• **Tugas dan Latihan**
**A.** Dalam berita tentang rapat Komisi IV DPR RI soal pangan, di ruang mana Firman menyampaikan pernyataannya?
**B.** Lanjutkan berita tentang rapat Komisi IV DPR RI soal pangan, mulai setelah kalimat terakhir yang ditampilkan.

• **Teks yang Diberikan**
= = = = = = =
SOKOGURU, JAKARTA: Dalam Rapat Dengar Pendapat (RDP) yang digelar Komisi IV DPR RI bersama sejumlah mitra, berbagai isu krusial terkait pangan di Indonesia kembali menjadi sorotan.
Dari ketidakjelasan kebijakan swasembada pangan hingga masalah di industri kelapa sawit, anggota Komisi IV DPR RI menyoroti langkah pemerintah yang dinilai masih belum memiliki arah yang jelas.
Salah satu perhatian utama adalah roadmap pemerintah menuju swasembada pangan pada 2027.
Anggota Komisi IV DPR RI, Firman, menegaskan bahwa hingga kini pihaknya belum mendapatkan gambaran konkret mengenai strategi pemerintah dalam mewujudkan target tersebut.
Baca juga: Berkolaborasi dengan Kementan, Kadin Siap All Out Capai Swasembada Pangan
“Kami belum pernah mendapatkan satu gambaran yang jelas dari pemerintah tentang roadmap menuju swasembada pangan 2027, baik formulasinya maupun rencana kerjanya. Ini masih abu-abu dan perlu dijawab secara jelas,” ungkap Firman dalam rapat yang berlangsung di Ruang Rapat Komisi IV DPR RI, Senayan, Jakarta, Senin (24/3).
Anggota Komisi IV DPR RI, Firman, (Ist.DPR RI)
Ia menegaskan bahwa pencapaian swasembada pangan bukan hanya tanggung jawab pemerintah, tetapi juga DPR dan berbagai pihak terkait.
Oleh karena itu, transparansi dan koordinasi yang lebih baik dibutuhkan agar tujuan tersebut bisa tercapai.
Industri Kelapa Sawit Juga Jadi Sorotan
Selain swasembada pangan, Firman juga mengangkat permasalahan industri kelapa sawit, sektor yang selama ini menjadi penopang besar bagi perekonomian nasional.
Baca juga: Kemenkop Ajak Himpuni Sukseskan Transformasi Koperasi dan Swasembada Pangan
Ia menilai bahwa ketidakpastian regulasi justru menimbulkan berbagai persoalan yang menghambat keberlanjutan industri ini.
“Sawit kini menghadapi banyak persoalan, terutama terkait Undang-Undang Cipta Kerja. Banyak pelaku usaha perkebunan kelapa sawit yang terkena dampaknya akibat keterlambatan penyelesaian administrasi oleh Kementerian Lingkungan Hidup dan Kehutanan (KLHK),” ujar Firman.
= = = = = = =
• **Entri yang Ditampilkan**
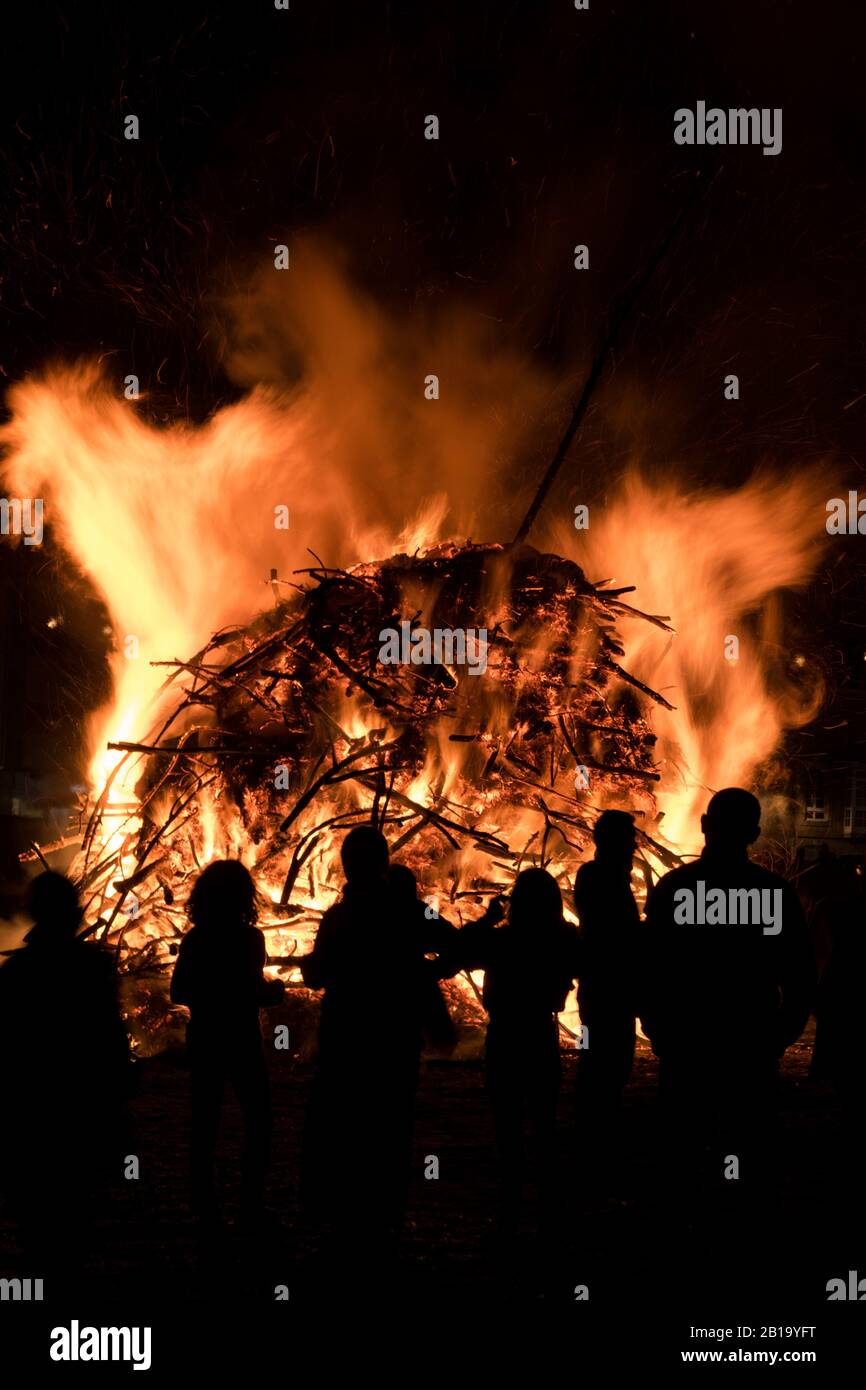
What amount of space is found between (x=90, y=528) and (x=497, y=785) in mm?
4877

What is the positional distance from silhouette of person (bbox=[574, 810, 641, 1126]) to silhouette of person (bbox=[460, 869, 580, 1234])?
466 millimetres

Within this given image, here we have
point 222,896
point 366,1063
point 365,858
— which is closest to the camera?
point 366,1063

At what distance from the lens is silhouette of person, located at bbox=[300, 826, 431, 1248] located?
4949mm

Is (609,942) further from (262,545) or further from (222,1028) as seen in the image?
(262,545)

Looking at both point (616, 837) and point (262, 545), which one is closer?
point (616, 837)

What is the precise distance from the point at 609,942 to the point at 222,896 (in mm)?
1945

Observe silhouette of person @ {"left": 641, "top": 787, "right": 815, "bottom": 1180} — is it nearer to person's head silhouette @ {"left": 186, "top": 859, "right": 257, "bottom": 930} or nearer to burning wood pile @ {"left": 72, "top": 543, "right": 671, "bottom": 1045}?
person's head silhouette @ {"left": 186, "top": 859, "right": 257, "bottom": 930}

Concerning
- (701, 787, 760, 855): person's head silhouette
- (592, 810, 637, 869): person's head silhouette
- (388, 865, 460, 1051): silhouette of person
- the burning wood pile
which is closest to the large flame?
the burning wood pile

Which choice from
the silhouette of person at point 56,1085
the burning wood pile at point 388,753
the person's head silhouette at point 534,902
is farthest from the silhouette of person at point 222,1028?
the burning wood pile at point 388,753

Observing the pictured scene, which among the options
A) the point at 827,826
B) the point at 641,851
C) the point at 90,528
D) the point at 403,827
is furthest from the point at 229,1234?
the point at 827,826

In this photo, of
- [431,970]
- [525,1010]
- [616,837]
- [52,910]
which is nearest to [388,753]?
[616,837]

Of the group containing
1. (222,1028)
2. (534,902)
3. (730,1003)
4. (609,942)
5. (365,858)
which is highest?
(365,858)

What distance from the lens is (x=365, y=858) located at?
5121 millimetres

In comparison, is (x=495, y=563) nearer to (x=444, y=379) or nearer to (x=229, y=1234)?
(x=444, y=379)
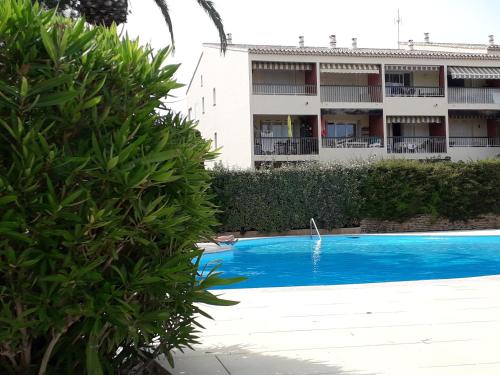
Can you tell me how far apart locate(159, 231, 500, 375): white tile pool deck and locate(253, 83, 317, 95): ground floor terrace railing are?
25407 mm

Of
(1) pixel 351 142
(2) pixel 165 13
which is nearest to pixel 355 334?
(2) pixel 165 13

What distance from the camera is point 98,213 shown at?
245cm

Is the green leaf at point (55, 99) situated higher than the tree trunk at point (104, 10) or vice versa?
the tree trunk at point (104, 10)

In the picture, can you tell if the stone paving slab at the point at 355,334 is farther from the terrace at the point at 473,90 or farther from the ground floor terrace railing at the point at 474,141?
the terrace at the point at 473,90

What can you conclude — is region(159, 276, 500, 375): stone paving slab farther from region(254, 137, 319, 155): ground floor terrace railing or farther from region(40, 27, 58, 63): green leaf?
region(254, 137, 319, 155): ground floor terrace railing

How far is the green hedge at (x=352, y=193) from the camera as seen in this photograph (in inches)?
932

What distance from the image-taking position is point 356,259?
1688 cm

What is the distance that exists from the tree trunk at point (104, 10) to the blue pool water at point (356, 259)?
202 inches

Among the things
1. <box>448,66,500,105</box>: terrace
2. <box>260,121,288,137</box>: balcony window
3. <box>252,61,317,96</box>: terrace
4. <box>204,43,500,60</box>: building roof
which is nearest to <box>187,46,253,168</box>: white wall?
<box>204,43,500,60</box>: building roof

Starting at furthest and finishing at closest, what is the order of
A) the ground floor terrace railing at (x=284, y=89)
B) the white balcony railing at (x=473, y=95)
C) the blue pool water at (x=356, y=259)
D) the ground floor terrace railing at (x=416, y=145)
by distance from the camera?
the white balcony railing at (x=473, y=95) → the ground floor terrace railing at (x=416, y=145) → the ground floor terrace railing at (x=284, y=89) → the blue pool water at (x=356, y=259)

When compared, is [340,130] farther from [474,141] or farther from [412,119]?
[474,141]

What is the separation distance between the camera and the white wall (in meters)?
32.2

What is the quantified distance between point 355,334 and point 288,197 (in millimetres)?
18939

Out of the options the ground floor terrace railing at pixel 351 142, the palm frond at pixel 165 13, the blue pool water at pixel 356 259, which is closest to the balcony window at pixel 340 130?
the ground floor terrace railing at pixel 351 142
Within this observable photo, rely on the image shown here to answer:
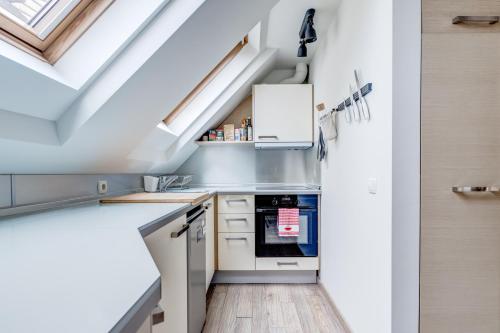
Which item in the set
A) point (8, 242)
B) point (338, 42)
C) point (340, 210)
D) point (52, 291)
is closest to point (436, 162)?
point (340, 210)

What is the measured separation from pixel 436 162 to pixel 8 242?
5.43 ft

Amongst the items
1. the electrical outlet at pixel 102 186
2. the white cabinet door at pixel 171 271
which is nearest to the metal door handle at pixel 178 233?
the white cabinet door at pixel 171 271

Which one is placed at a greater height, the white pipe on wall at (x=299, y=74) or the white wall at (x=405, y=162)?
the white pipe on wall at (x=299, y=74)

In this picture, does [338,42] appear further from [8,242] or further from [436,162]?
[8,242]

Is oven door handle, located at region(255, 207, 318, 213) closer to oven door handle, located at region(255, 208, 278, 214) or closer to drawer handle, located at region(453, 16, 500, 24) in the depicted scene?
oven door handle, located at region(255, 208, 278, 214)

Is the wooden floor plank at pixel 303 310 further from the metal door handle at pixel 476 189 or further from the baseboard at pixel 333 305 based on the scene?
the metal door handle at pixel 476 189

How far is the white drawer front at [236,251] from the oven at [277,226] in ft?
0.23

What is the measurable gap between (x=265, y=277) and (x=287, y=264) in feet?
0.86

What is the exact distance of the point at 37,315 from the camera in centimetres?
34

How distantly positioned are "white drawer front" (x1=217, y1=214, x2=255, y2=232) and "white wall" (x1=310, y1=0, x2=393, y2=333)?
2.46 feet

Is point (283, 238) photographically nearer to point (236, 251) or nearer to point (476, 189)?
point (236, 251)

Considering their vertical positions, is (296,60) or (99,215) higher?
(296,60)

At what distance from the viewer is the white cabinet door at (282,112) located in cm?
303

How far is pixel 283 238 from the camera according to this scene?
8.80ft
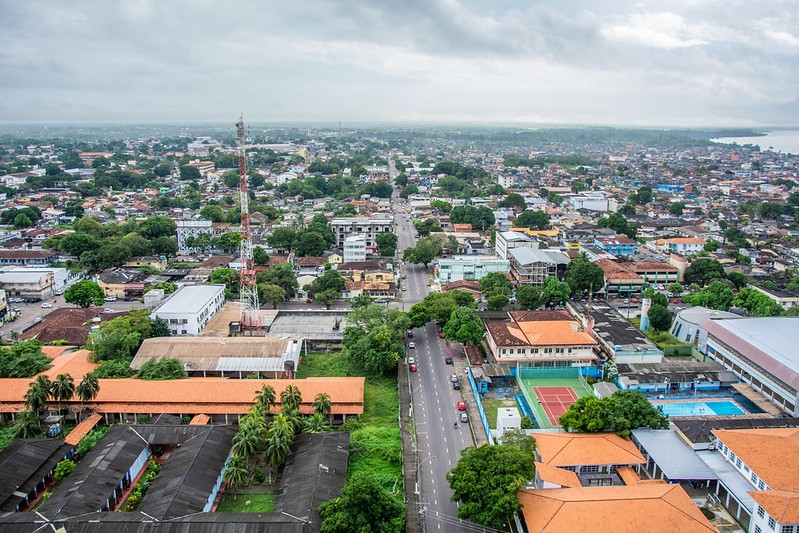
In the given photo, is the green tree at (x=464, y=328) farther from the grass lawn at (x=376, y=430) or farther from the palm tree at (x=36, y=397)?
the palm tree at (x=36, y=397)

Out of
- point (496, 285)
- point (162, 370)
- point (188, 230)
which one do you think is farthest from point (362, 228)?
point (162, 370)

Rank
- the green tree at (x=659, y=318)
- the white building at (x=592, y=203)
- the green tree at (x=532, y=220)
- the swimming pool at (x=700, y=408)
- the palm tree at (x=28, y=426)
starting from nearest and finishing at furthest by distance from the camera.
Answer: the palm tree at (x=28, y=426) < the swimming pool at (x=700, y=408) < the green tree at (x=659, y=318) < the green tree at (x=532, y=220) < the white building at (x=592, y=203)

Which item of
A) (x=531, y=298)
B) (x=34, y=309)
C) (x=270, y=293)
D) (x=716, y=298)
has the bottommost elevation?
(x=34, y=309)

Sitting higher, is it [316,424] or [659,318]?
[659,318]

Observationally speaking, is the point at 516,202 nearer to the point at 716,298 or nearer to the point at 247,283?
the point at 716,298

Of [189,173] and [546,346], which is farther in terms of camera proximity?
= = = = = = =
• **Jawaban Tiap Tugas**
**A.** Di Ruang Rapat Komisi IV DPR RI, Senayan, Jakarta.

**B.**
Menurutnya, pembentukan Satgas yang menangani kasus keterlanjuran lahan sawit telah menyebabkan sejumlah pengusaha mengalami kerugian besar, dengan aset mereka disita oleh negara.
Padahal, Firman menekankan bahwa Undang-Undang Cipta Kerja bertujuan untuk mendorong investasi, bukan menghambatnya.
“Kita jangan hanya sibuk dengan masalah padi dan gabah yang hasilnya belum jelas, sementara industri yang benar-benar menopang perekonomian kita malah kurang diperhatikan,” tegasnya.
Efisiensi Distribusi Pangan dan Pupuk Diperlukan
Dalam rapat tersebut, Firman juga menyinggung efisiensi distribusi pangan dan pupuk yang dinilai masih jauh dari optimal.
Ia menekankan peran penting Bulog dalam menjaga stabilitas pangan nasional, namun mengkritik sistem pembelian gabah yang dinilai tidak menguntungkan bagi Bulog.
Baca juga: Ketidakjelasan Serapan Gabah Jelang Panen Raya, DPR Desak Pemerintah Beri Kepastian
“Bulog ini bekerja secara profesional menggunakan dana pinjaman komersial. Kalau terjadi kerugian, siapa yang akan menanggungnya? Jangan sampai Bulog semakin terpuruk akibat kebijakan yang kurang matang,” ujarnya.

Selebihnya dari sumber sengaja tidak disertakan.